Lista de tareas.
1. Indica si estas afirmaciones coinciden con el fragmento sobre la computadora enferma. Responde sí o no y cita literalmente las palabras que lo deciden. (a) La computadora se llama Esther Lizzia. (b) Al principio se creyó que el problema era grave. (c) El técnico se negó a trabajar en la computadora.
2. Escribe la continuación del fragmento sobre la computadora enferma a partir de su última oración.

Texto para leer.
'''
Mi computadora, que se llama Esther Lizzia, estuvo enferma, la pobre. Al principio pensé que se trataba simplemente de un resfrío fuerte, pero andando las horas y los días la cosa se reveló más grave y la buena de Esther fue quedándose sorda y muda y ciega y paralítica. Es demasiado, créame, aun para una computadora fiel y corajuda como la mía. Después de hacer varias pruebas infructuosas y de explicarle que tenía que poner toda su voluntad en mejorar, tuve que rendirme y llamar al médico, digo, al técnico, que la observó, la probó, meneó la cabeza con desconsuelo y se puso a trabajar.
'''
Sección de datos.
'''
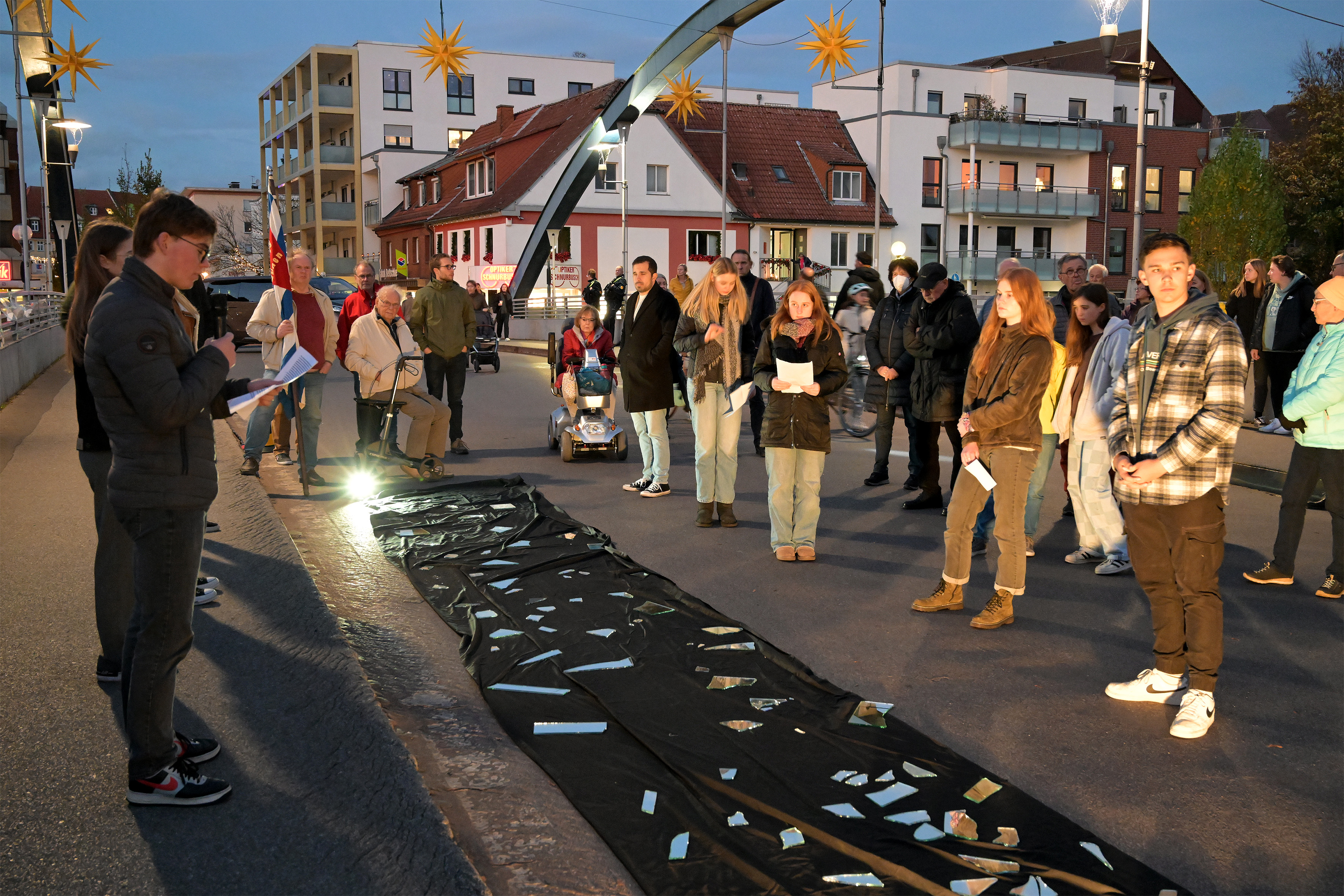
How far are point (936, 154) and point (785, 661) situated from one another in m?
54.8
'''
Respuestas.
1.
(a) Sí: "Mi computadora, que se llama Esther Lizzia".
(b) No: "Al principio pensé que se trataba simplemente de un resfrío fuerte".
(c) No: "meneó la cabeza con desconsuelo y se puso a trabajar".

2.
Como usted puede comprobar leyendo estos párrafos, todo anduvo bien y la Esther reaccionó y se puso tan activa y simpática como siempre. Pero el incidente me llevó a pensar un poco más allá de mi compu. ¿Y si yo no la tuviera? ¿Y si nunca hubiera tenido una de ellas? ¿Y si no hubieran existido las computadoras? En otras palabras un poco más acotadas: ¿y si todo eso que llamamos tecnología no hubiera existido o hubiera existido con otro ropaje?
Estupenda idea. No, estupenda no, quizás interesante sí, pero estupenda no. Puedo imaginar fácilmente un mundo sin automóviles, por ejemplo, y le aseguro que no es un mundo espantoso ni repudiable. ¿A usted no le gustaría viajar en diligencia, carro, sulky o lo que fuera tirado por caballitos amistosos y fieles? A mí sí. También puedo imaginar un mundo sin teléfonos, y creo que no me disgusta del todo, porque siempre me encantó escribir cartas. Pero me aterra imaginar un mundo sin biromes, sin luces de colores, sin termómetros, sin rayos X, sin cualquier cosa que disipe sombras o me ahorre tiempo.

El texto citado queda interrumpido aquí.